I missed the EMC earnings call the other day. Too bad, I heard it was pretty well received ;-)
I did read the transcript, and I noticed that Joe Tucci made an important point that I think reflects the evolution of the storage business, and -- more broadly -- all sorts of technology innovation.
And it's been a useful way to frame the discussion, both internally and externally.
Cool Features!
When you're a smaller IT vendor, you've got to find one thing that you do really really well, and try and make it really really important to your very first customers, and -- hopefully -- you'll be able to build a customer base (and hopefully a viable business) before the money runs or competitors move in.
We see it all the time in the storage industry. Thin provisioning. Data deduplication. Fast provisioning. MAID. Etc. etc. etc.
Now, if I was a small technology startup, that's what I would do, since that's logically the only option available to me and my small company. Make a big bet on a single thing, and hope it pays off.
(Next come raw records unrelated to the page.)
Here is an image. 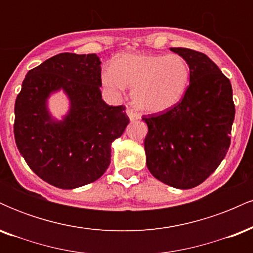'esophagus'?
<instances>
[{
	"label": "esophagus",
	"instance_id": "esophagus-1",
	"mask_svg": "<svg viewBox=\"0 0 253 253\" xmlns=\"http://www.w3.org/2000/svg\"><path fill=\"white\" fill-rule=\"evenodd\" d=\"M126 113H127V115H128L130 121H136V120H139V119H140V115H139V113H136L134 109L127 108Z\"/></svg>",
	"mask_w": 253,
	"mask_h": 253
}]
</instances>
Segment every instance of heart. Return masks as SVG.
Masks as SVG:
<instances>
[{
	"label": "heart",
	"mask_w": 253,
	"mask_h": 253,
	"mask_svg": "<svg viewBox=\"0 0 253 253\" xmlns=\"http://www.w3.org/2000/svg\"><path fill=\"white\" fill-rule=\"evenodd\" d=\"M189 64L182 56L139 53L120 54L102 74V82L114 91L132 88L136 108L161 113L176 106L189 85Z\"/></svg>",
	"instance_id": "1"
}]
</instances>
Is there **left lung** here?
Here are the masks:
<instances>
[{"instance_id": "obj_1", "label": "left lung", "mask_w": 253, "mask_h": 253, "mask_svg": "<svg viewBox=\"0 0 253 253\" xmlns=\"http://www.w3.org/2000/svg\"><path fill=\"white\" fill-rule=\"evenodd\" d=\"M187 60L190 83L181 102L159 114L144 115V146L150 172L178 189L197 187L227 153L236 108L231 82L205 53L171 47Z\"/></svg>"}]
</instances>
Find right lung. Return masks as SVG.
I'll return each instance as SVG.
<instances>
[{"label": "right lung", "mask_w": 253, "mask_h": 253, "mask_svg": "<svg viewBox=\"0 0 253 253\" xmlns=\"http://www.w3.org/2000/svg\"><path fill=\"white\" fill-rule=\"evenodd\" d=\"M101 62L95 53H59L27 72L15 101L14 136L26 163L60 189L96 181L110 164V145L123 135L126 107L102 100ZM62 88L71 109L62 122L47 109V98Z\"/></svg>", "instance_id": "obj_1"}]
</instances>
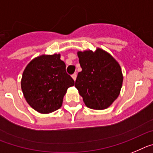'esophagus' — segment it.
Masks as SVG:
<instances>
[{"instance_id":"obj_1","label":"esophagus","mask_w":153,"mask_h":153,"mask_svg":"<svg viewBox=\"0 0 153 153\" xmlns=\"http://www.w3.org/2000/svg\"><path fill=\"white\" fill-rule=\"evenodd\" d=\"M71 77H72V78L74 79V81L76 80V78H77V73H74L72 75H71Z\"/></svg>"}]
</instances>
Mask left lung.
<instances>
[{"label": "left lung", "instance_id": "1", "mask_svg": "<svg viewBox=\"0 0 153 153\" xmlns=\"http://www.w3.org/2000/svg\"><path fill=\"white\" fill-rule=\"evenodd\" d=\"M82 71L78 72L75 88L88 108H108L120 94L123 75L120 65L102 48L95 51H78Z\"/></svg>", "mask_w": 153, "mask_h": 153}]
</instances>
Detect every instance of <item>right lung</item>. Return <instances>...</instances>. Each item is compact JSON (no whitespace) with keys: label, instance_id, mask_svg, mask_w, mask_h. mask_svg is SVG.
<instances>
[{"label":"right lung","instance_id":"obj_1","mask_svg":"<svg viewBox=\"0 0 153 153\" xmlns=\"http://www.w3.org/2000/svg\"><path fill=\"white\" fill-rule=\"evenodd\" d=\"M60 54H42L30 61L23 71L21 85L25 100L42 114L56 111L75 82L66 72Z\"/></svg>","mask_w":153,"mask_h":153}]
</instances>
And sometimes it does, although the odds aren't especially attractive.
But look at it from a customer perspective.
Customers Want Products With Features, Not A Product With A Feature
Let's just say that part of your environment needed iSCSI, and part of your environment needed thin provisioning, and part of you environment needed different flavors of dedupe, and MAID, and so on.
You'd probably be loathe to put in one small-vendor-product for each feature you wanted. Expensive, hard to manage, harder to support, etc.
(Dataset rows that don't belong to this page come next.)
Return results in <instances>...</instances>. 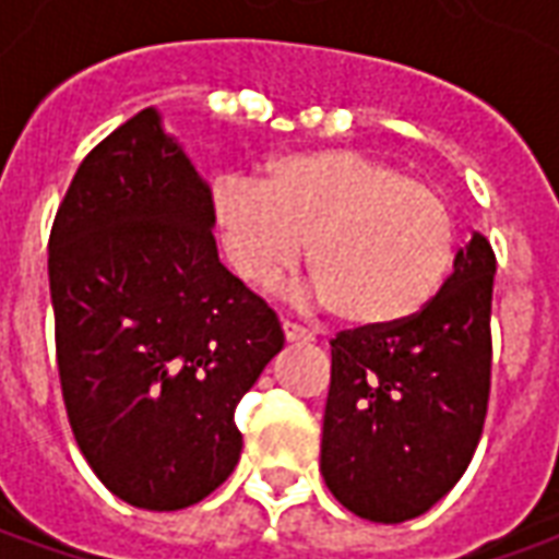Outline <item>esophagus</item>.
I'll return each mask as SVG.
<instances>
[{"label": "esophagus", "instance_id": "obj_1", "mask_svg": "<svg viewBox=\"0 0 559 559\" xmlns=\"http://www.w3.org/2000/svg\"><path fill=\"white\" fill-rule=\"evenodd\" d=\"M281 329H284V338L287 341H302V344L314 341V332H311V329L299 326V323H293V320H284Z\"/></svg>", "mask_w": 559, "mask_h": 559}]
</instances>
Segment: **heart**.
I'll return each instance as SVG.
<instances>
[{
  "mask_svg": "<svg viewBox=\"0 0 559 559\" xmlns=\"http://www.w3.org/2000/svg\"><path fill=\"white\" fill-rule=\"evenodd\" d=\"M212 212L236 275L272 284L302 260L317 296L350 326L411 320L443 287L455 227L431 185L353 148H305L263 164V182L221 176Z\"/></svg>",
  "mask_w": 559,
  "mask_h": 559,
  "instance_id": "b5f03b06",
  "label": "heart"
}]
</instances>
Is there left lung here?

Or imagine that -- surprise -- you might need TWO features at the same time? Like dedupe and MAID?
What you'd like to have is a product platform that adds more features over time -- and not have to buy a different product (from a different vendor) every time you've figured out you need something new.
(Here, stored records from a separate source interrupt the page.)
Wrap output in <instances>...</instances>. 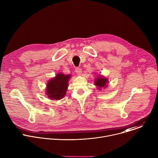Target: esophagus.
I'll return each mask as SVG.
<instances>
[{
  "label": "esophagus",
  "instance_id": "obj_1",
  "mask_svg": "<svg viewBox=\"0 0 158 158\" xmlns=\"http://www.w3.org/2000/svg\"><path fill=\"white\" fill-rule=\"evenodd\" d=\"M76 74L79 76H80L82 73V69L81 68H79V67H77V68H76V70H75Z\"/></svg>",
  "mask_w": 158,
  "mask_h": 158
}]
</instances>
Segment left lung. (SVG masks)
I'll return each mask as SVG.
<instances>
[{
  "label": "left lung",
  "mask_w": 158,
  "mask_h": 158,
  "mask_svg": "<svg viewBox=\"0 0 158 158\" xmlns=\"http://www.w3.org/2000/svg\"><path fill=\"white\" fill-rule=\"evenodd\" d=\"M108 82V80L103 77H99L95 81V85L98 86V89L101 88L102 87H105L107 86L106 83Z\"/></svg>",
  "instance_id": "8db88e82"
}]
</instances>
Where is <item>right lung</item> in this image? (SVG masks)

Let's take our analogy to cell phones for a moment.
Imagine you carried one phone that made calls, another one that had a camera, another one that did email well, another one that had a great web browser, another that did media well, and so on.
You'd have a phone in every pocket. And more power adaptor wall warts than you could handle. An dif something rang, you'd spend at least 5 minutes trying to figure out which device was making which noise.
The phone device guys get that. IT vendors might take a lesson from this as well.
During the call, Joe was very specific about additional features that people could expect to see in EMC storage platforms in the very near future.
And the point he was making (I think) was simple: features are more valuable and useful when they're part of a product platform, as opposed to standalone widgets.
Now, EMC had done its fair share of feature innovation. But we haven't been the first to invent everything. (Although, if you listen to IBM enough, it's clear they most certainly have invented most everything that is useful in IT ;-).
I couldn't agree more with Joe's point.
But It's Not Just Storage ...
Let's take security for a moment. Which would you rather have?
A bunch of security products. Or products with security features?
I'd argue that the industry (and EMC) is heading in the second direction, and not the first. This year, you saw a few of our platforms come out with security features (e.g. DMX). They weren't standalone security products.
My favorite example is watching what's happening to Decru and NeoScale. Most customers have realized that, before long, encryption will be a feature in the HBA, switch, array, etc. Why buy a special-purpose applicance?
Yes, all the security products need to work together -- that much is clear -- but that's a separate discussion.
Networking: networking products, or products with networking features?
The list goes on.
Something To Think About
I like innovation. I like small, scrappy entrepeneurial companies with great ideas. The more, the better. It's good for customers, and it's good for the industry.
But every time I see some small company getting attention over some feature they've brought to market, a part of me is saddened by the ultimate reality that it's highly unlikely they'll make it alone.
They'll either run out of money, be bought, or have an aggressive (larger) competitor move in by simply adding a feature to an existing product.
There will be exceptions, to be sure, but the few will be overwhelmed by the many.
Lucky that EMC is the biggest security company in the world now then, huh? :)
So, what IS happening at Decru and NeoScale? Decru seem to be being left to fester by NetApp and I'm hearing reports of NeoScale shedding people due to investors pulling out. Is this true?
Posted by: Rob | October 26, 2007 at 07:03 PM
I've heard a few different rumors, but I don't really want to repeat any of them here until I hear something a bit more authoritative.
There's lots of fluff on the 'net already, no?
Posted by: Chuck Hollis | October 26, 2007 at 10:14 PM
I can't find any 'fluff' at the moment, but I'm sure it's out there. All the things I've heard have been from competitors, but it seems to be very much along the same lines.